Text segment:
AWS Outage Underscores Need for Cross-Cloud Streaming Architecture

Cross-Cloud
SHARE

Significant internet service disruptions triggered by the latest AWS outage have once again made the case that providers of live-streamed video can only attain the persistent performance they’re looking for through reliance on a multi-cloud streaming infrastructure. The widely reported outage centered in the AWS US-EAST-1-Region over several hours on December 7 caused disruptions impacting… Continue reading AWS Outage Underscores Need for Cross-Cloud Streaming Architecture

Significant internet service disruptions triggered by the latest AWS outage have once again made the case that providers of live-streamed video can only attain the persistent performance they’re looking for through reliance on a multi-cloud streaming infrastructure.

The widely reported outage centered in the AWS US-EAST-1-Region over several hours on December 7 caused disruptions impacting users in several regions worldwide. As described by Fortune, “The list of high-profile companies significantly impacted by Tuesday’s Amazon Web Services outage reads like a who’s-who of everyday 21st century brands: Netflix, Disney+, Ring, Robinhood, Instacart, Roku, McDonald’s, even Amazon itself.”

Such outages, of course, are not unique to Amazon. Indeed, outages are a fact of life with all iterations of datacenter technology, whether it’s used in private operations or to support public services.

Multiple Disruptions Impacting Millions

But disruptions are especially damaging when the affected facilities are used to provide services to hundreds of millions of end users, as in the cases of AWS and the other major infrastructure-as-a-service (IaaS) providers, Microsoft Azure and Google Cloud. For example, in December 2020 a Google Cloud outage interrupted several services with mass user bases,  as did another the following April Microsoft Azure experienced two outages with global impact from different causes three weeks apart in March and April 2021. And in late November 2020, AWS registered an outage with an impact similar to that of the recent disruption.

When it comes to video streaming, the outage issue is also a major problem for services that depend on content delivery network (CDN) platforms that run on a fixed set of facilities under proprietary control of the CDN operator. Akamai is a case in point with several incidents that generated headlines over the past two years, including two in June and July 2021.

Akamai’s problems were resolved after an hour or so but were disruptive enough to have knocked out online operations at several banks, airlines, and other entities around the world. The risks to companies that depend solely on a single provider like Akamai are unavoidable. As noted by Light Reading, Akamai has acknowledged in at least one quarterly SEC filing that “cybersecurity breaches and attacks on us … could lead to significant costs and disruptions that would harm our business, financial results and reputation.”

Given all that can go wrong when datacenter facilities are used to support complex streaming operations, outages are an inevitable downside to capitalizing on the many benefits that have driven the world’s shift from proprietary hardware to reliance on software running on commodity appliances. Reporting on findings from a comprehensive survey of cloud outages over several years, researchers at the University of Chicago noted, “Service outages are hard to escape from. It has become a new year’s tradition that news websites report the worst cloud outages in the previous year.”

Data lines:
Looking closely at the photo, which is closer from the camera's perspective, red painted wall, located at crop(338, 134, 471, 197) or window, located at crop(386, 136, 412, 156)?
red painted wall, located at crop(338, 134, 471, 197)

Job 1: According to the article on the AWS outage, why are disruptions at AWS, Microsoft Azure, and Google Cloud especially damaging? Answer in one to three sentences.
Job 2: Carry on with the article on the AWS outage from its last sentence.
None of the material is required for this work.

Written response 1: Their facilities provide services to hundreds of millions of end users. An outage at one of these infrastructure-as-a-service providers therefore affects a vast number of people at once.

Written response 2:
Nor is there any sign that power outages, cyberattacks, software glitches, component failures, and other causes behind the disruptions will diminish anytime soon. As Rob Enderle, principal at the Enderle Group, told the E-Commerce Times following the 2020 AWS outage, “These are complex systems undergoing maintenance at a component level and almost always under attack.”

The New Cross-Cloud Streaming Model

The way forward was well articulated in the aftermath of the December 2021 AWS outage by Yale Law School cybersecurity expert Sean O’Brien. “The latest AWS outage is a prime example of the danger of centralized network infrastructure,” O’Brien said in an interview with CBS. Instead, he added, we need a new network model that resembles “the peer-to-peer roots of the early internet.”

Nothing could be truer when it comes to video streaming, especially when the use cases involve live video streaming. As the ability to stream video in real time becomes ever more essential to applications across every segment of the digital economy, the market can no longer tolerate the risks of relying on traditional approaches to streaming content, whether the support comes from servers of a single IaaS provider or those under exclusive control of a CDN operator.

This is why Red5 Pro’s Experience Delivery Network (XDN) platform is built on a cross-cloud architecture. The platform supports fail-safe real-time streaming across multiple clouds at any distance in any direction with end-to-end latencies no greater than 200ms-400ms and often much lower.

Customers can take advantage of XDN pre-integrations with AWS, Microsoft Azure, Google Cloud, and DigitalOcean to employ any combination of these IaaS platforms in cross-cloud operations. And they can tap any of more than a dozen other IaaS providers whose facilities can be integrated into an XDN multi-cloud operation via the widely used Terraform open-source multi-cloud toolset provided by Hashicorp.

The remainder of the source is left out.